Consider a predictive modeling case where the number of samples is limited, but the data on the samples is rich. For context, I'm doing a multivariate time series prediction, with a few thousand (pseudo-) independent time series of about 50 variables each, over about 100 periods. Obviously, because I'm pooling them, I'm attempting to learn a function that fits each of the few thousand time series in an average sense.
Essentially, my model is $$ \mathbf{Y}_{it} = f(\mathbf{Y}_{lags}, \Lambda) + \epsilon_{it} $$
where $\mathbf{Y}$ is a matrix of outcome variables indexed by the cross-sectional unit and time (in keras, it has dimension $i \times t \times p$ where $p$ is the number of variables), $\Lambda$ is a vector of hyperparameters -- things like regularization penalties and dropout rates, and $f$ is some time series network, like a temporal convolutional network or a LSTM.

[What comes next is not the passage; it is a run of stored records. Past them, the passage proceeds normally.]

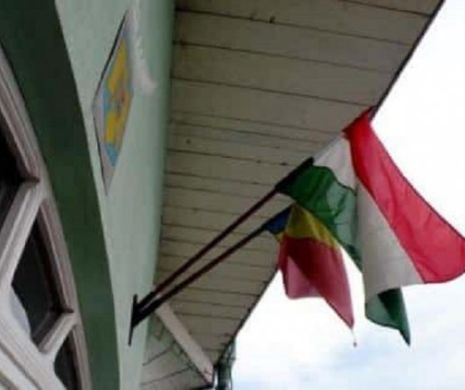 SFIDARE NAȚIONALĂ! Drapelul Ungariei va fi ARBORAT în centrul municipiului Sfântu Gheorghe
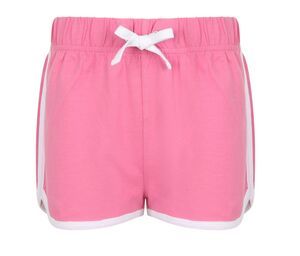 SF Mini SM069 - Kinderen retro shorts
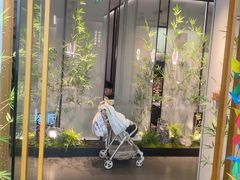 -绿茶餐厅(滨海万达广场店)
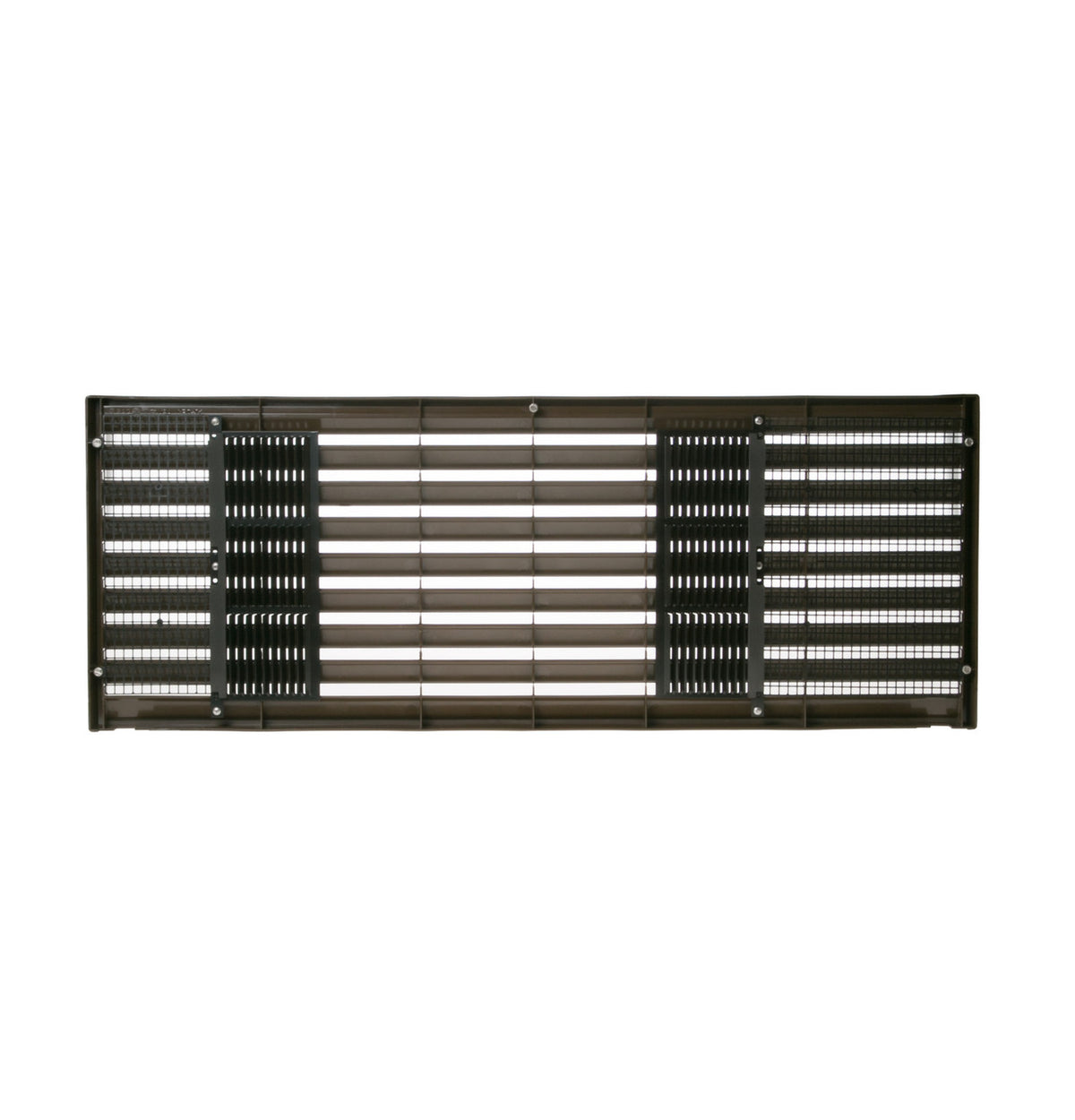 GE Zoneline® Architectural Rear Grille, Maple (RAG62) – view 2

Rather than explicitly trying to find one optimal value of $\Lambda$, I'm using the following algorithm to train $f$. It's a form of Bayesian Hyperparameter Optimization (I guess), only it allows for optimal $\Lambda$ to change over the course of training:
- Split data into training/testing set
- For initial $\theta$ (defining $\theta$ as the weights/parameters that make up the actual model), compute test loss, put it in $L^{old}$, and put $\theta$ in $\theta^{old}$
- Draw from some distribution of candidate values of $\Lambda$, use to train model to get $\theta^{new}$ and $L^{new}$. If $L^{new} < L^{old}$, put $\theta^{new}$ into $\theta^{old}$. Otherwise retain $\theta^{old}$ for the next epoch.
- Repeat (3) until satisfied
Here's my question: is there anything wrong with redefining the train/test split between epochs?
The algorithm would become:
- Initialize $\theta$, call it $\theta^{old}$
- Define a random train test split, then compute $L^{old}$ on the new test set
- Draw from some distribution of candidate values of $\Lambda$, use to train model to get $\theta^{new}$ and $L^{new}$. If $L^{new} < L^{old}$, put $\theta^{new}$ into $\theta^{old}$. Otherwise retain $\theta^{old}$ for the next epoch.
- Repeat (2) and then (3) until satisfied
Obviously I'd have to use some moving average of loss over epochs, because losses between testing sets won't be comparable.
I don't see why this should overfit necessarily. It's akin to bagging in that it uses many different train/test splits, but I'm not building many models to average. Instead I'm making the different observations "take turns" at the test set. The reason that I'm considering it is that I don't have millions of cross-sectional units, and I want to avoid bias stemming from too-big of a test set, as well as the expense of bagging.
It could be said that a given epoch could overfit to a specific observation, and then that could persist when that observation does its turn in the test set. But it seems to me that this effect would eventually wash out, especially if for each epoch I enforce that the training set and the testing set are together smaller than the total number of samples.
I'd appreciate suggestions on the algorithm! Or, has someone already invented this technique and called it something that I haven't been able to find on google? That'd be helpful too.
Edit It should be mentioned that my population has a fixed size $i$ -- new data will come in the form of more time $t$, rather than more cross-sectional units $i$. Many time series ML models only use some future period as a target, but I explicitly want my model to both explain the past (using cross-sectional variation) as well as predict the future.
To be more specific, I have about 2000 locations, from 1900 to present. The first thing I'm going to do is to train my model up to 1980, and see how well it predicts the present day. If it does, I'll follow this approach to train the model up to the present, and then project it into the future.